◆ Collected data:
----------

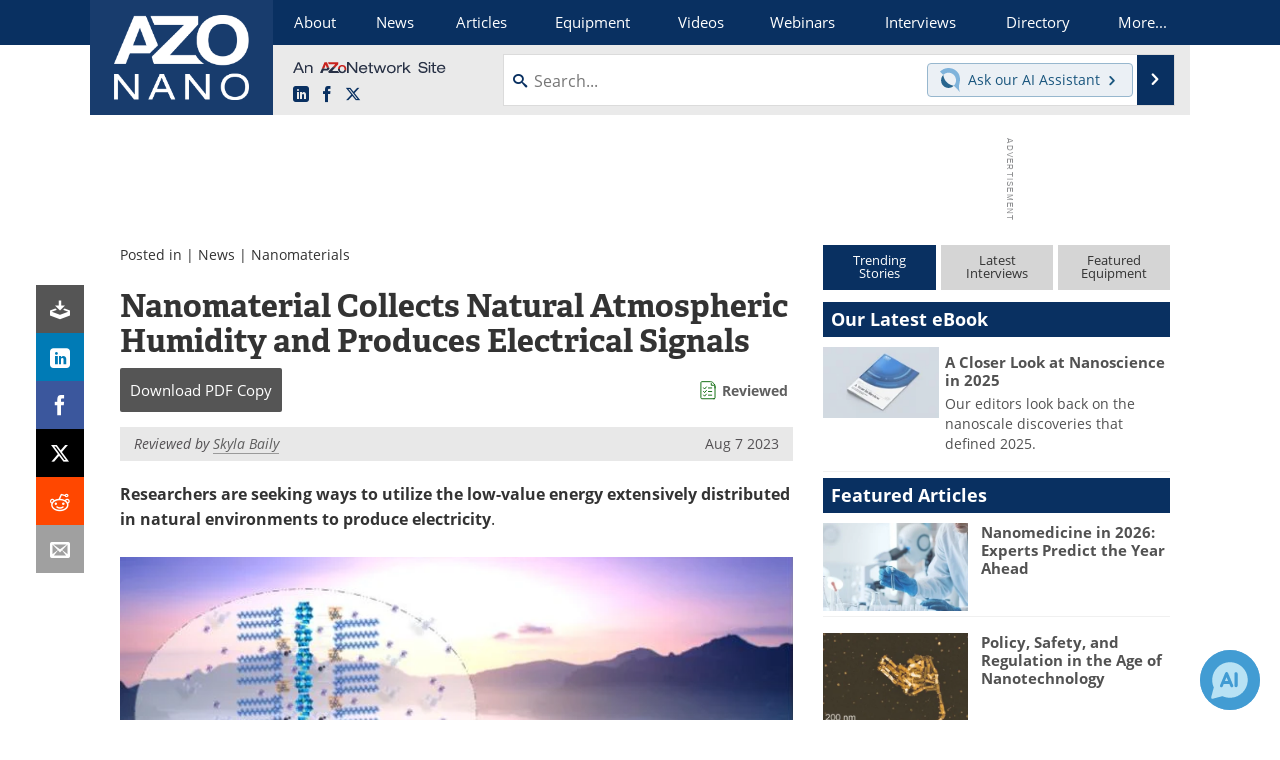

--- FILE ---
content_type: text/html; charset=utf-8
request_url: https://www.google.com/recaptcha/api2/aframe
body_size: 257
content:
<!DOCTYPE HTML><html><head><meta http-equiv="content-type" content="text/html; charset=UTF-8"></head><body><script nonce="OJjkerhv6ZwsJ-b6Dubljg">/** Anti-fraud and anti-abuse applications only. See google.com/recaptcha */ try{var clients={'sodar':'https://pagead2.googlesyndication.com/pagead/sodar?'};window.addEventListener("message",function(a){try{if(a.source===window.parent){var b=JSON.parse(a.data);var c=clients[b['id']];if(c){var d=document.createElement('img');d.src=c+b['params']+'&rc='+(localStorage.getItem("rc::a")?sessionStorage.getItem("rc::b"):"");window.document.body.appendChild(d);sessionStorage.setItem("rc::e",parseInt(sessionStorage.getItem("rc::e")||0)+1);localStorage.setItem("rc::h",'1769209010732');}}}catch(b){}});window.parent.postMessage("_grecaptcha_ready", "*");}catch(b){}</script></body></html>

----------

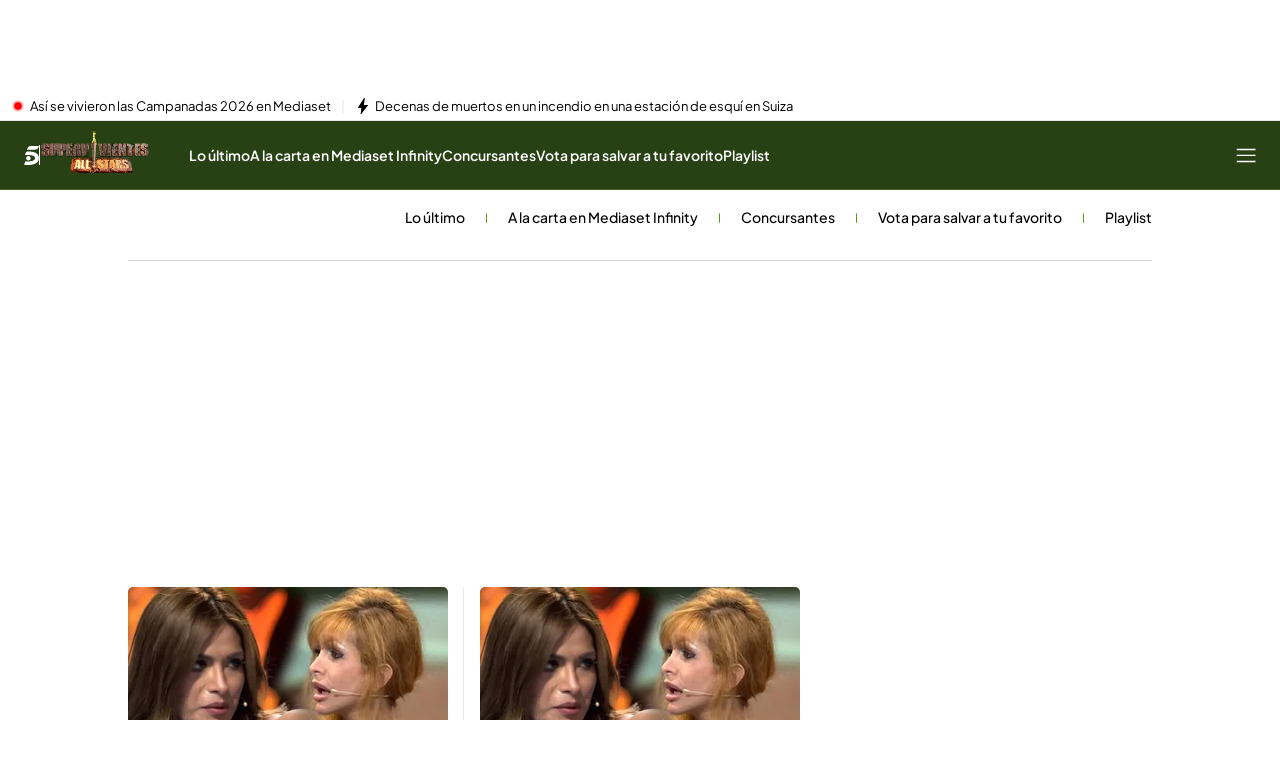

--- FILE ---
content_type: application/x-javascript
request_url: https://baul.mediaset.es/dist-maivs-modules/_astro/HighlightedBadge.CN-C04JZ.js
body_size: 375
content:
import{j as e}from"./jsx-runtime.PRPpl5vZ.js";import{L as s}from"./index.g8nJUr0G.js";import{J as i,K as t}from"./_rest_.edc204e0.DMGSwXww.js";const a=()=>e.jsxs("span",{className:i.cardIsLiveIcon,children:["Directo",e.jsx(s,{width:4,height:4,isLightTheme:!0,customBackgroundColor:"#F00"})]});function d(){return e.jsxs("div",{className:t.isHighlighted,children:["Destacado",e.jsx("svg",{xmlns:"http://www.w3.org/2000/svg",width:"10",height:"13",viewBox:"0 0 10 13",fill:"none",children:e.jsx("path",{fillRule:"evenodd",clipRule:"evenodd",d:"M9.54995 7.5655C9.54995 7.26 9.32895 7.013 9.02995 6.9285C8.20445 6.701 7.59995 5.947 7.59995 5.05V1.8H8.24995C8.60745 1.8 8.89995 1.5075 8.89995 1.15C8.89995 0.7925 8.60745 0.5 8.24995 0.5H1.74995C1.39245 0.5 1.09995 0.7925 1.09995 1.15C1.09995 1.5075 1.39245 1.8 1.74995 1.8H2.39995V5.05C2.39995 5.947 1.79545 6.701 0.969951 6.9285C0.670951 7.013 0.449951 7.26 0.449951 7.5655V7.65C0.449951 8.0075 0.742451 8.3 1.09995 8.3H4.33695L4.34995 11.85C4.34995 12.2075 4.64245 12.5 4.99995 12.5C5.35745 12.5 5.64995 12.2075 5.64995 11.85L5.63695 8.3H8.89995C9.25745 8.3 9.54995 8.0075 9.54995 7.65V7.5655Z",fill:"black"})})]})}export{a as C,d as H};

----------

◆ Exercise brief: Only a number is needed here: how many lines of the data include the word "google"?

◆ Result of this task: 2